Mona puso la radio y la melodía de
Tu corazón engañoso
llenó el aire. Al manipular los mandos, captó brevemente una emisora del lejano El Cairo, donde un joven coronel llamado Gamal Abdel Nasser encabezaba una revuelta contra la presencia británica en Egipto. Luego encontró la emisora de Nairobi.

«No hay ninguna duda de que Kenia se encuentra en una situación difícil —era la voz del gobernador, sir Evelyn Baring—, pero pido a todos los ciudadanos que conserven la serenidad y procuren no sembrar la alarma haciéndose eco de rumores. He firmado la proclamación del estado de excepción en toda la colonia, medida grave que el gobierno de Kenia ha tomado muy a su pesar.

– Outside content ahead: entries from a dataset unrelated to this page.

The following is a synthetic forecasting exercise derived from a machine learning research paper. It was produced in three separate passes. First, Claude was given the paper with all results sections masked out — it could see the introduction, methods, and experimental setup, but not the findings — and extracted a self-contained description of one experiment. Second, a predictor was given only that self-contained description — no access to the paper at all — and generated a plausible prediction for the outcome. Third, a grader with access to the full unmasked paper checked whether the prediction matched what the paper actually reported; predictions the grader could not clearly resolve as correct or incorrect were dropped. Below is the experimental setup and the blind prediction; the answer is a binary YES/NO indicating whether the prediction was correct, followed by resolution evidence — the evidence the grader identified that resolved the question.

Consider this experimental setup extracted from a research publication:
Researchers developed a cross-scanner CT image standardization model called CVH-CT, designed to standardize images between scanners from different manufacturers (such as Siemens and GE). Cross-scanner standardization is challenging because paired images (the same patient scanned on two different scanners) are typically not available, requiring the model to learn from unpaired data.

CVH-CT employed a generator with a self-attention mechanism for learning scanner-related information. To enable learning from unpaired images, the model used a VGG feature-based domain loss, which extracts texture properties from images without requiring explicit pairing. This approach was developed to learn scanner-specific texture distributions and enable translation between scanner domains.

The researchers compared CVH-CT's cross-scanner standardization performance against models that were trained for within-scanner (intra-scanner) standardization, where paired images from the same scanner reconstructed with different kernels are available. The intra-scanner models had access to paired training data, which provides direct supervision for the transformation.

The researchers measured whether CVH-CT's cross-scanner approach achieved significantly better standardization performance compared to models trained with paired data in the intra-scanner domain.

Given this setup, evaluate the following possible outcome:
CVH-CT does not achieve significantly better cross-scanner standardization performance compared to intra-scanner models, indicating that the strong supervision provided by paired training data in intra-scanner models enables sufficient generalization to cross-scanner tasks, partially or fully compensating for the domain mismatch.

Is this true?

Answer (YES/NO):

Pero no había otra alternativa ante la creciente oleada de actos ilegales, violencia y desorden en una parte de la colonia. Este estado de cosas es fruto de las actividades del movimiento Mau-mau. Con el fin de restaurar la ley y el orden y permitir que todas las personas pacíficas y leales, cualquiera que sea su raza, puedan hacer su vida normal sin peligro, el gobierno ha tomado medidas de excepción que le permiten detener a ciertas personas que, en su opinión, constituyen un peligro para el orden público».

Mona miró a Geoffrey.

—¿Ciertas personas? ¿Qué quiere decir?

«A tal efecto —prosiguió sir Evelyn—, se ha llevado a cabo una redistribución de las fuerzas policiales y militares y, además, un batallón británico se dirige hacia Nairobi por vía aérea, después de que anoche llegaran las primeras tropas. En el día de hoy también llegará a Mombasa un buque de la armada real, el
Kenya
».

—¡Tropas! —exclamó Mona, apagando la radio—. ¿De veras es todo esto necesario? ¡No tenía idea de que las cosas estuviesen tan mal!

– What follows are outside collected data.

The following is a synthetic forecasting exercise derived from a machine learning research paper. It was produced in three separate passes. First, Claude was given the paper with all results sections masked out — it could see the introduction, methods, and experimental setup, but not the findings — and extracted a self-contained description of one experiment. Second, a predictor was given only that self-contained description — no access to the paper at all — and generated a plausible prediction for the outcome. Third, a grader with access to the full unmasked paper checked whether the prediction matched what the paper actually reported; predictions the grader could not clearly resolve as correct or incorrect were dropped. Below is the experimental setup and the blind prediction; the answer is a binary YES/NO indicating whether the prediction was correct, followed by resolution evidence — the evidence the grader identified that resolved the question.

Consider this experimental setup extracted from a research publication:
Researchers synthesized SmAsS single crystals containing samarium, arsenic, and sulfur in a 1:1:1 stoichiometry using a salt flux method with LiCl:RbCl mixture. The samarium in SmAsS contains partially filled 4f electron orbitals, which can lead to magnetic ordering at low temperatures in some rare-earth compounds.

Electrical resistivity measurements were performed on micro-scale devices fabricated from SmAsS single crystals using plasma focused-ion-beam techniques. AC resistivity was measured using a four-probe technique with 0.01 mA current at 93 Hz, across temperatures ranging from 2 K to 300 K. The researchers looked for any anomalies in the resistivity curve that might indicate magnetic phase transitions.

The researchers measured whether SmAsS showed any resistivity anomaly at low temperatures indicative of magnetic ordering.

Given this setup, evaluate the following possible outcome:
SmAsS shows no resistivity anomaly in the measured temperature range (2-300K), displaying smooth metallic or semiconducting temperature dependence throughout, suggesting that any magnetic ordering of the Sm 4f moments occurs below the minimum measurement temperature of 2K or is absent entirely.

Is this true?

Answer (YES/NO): NO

—No lo estaban al principio. Como tú sabes, el Mau-mau, y vete a saber qué querrá decir eso, empezó con unos cuantos elementos fanáticos de Nairobi, los chicos furiosos, gente sin empleo y sin dinero, que se escondían en la selva y de vez en cuando lanzaban ataques arbitrarios, sobre todo para obtener comida y dinero. Desaparecieron uno o dos policías africanos; hubo robos de ganado; alguien se encontró con que le habían quemado la choza. Pero al parecer, cada vez son más los nativos jóvenes y descontentos que se unen a ellos, y la cosa se está extendiendo. Me temo que nos ha pillado desprevenidos a todos.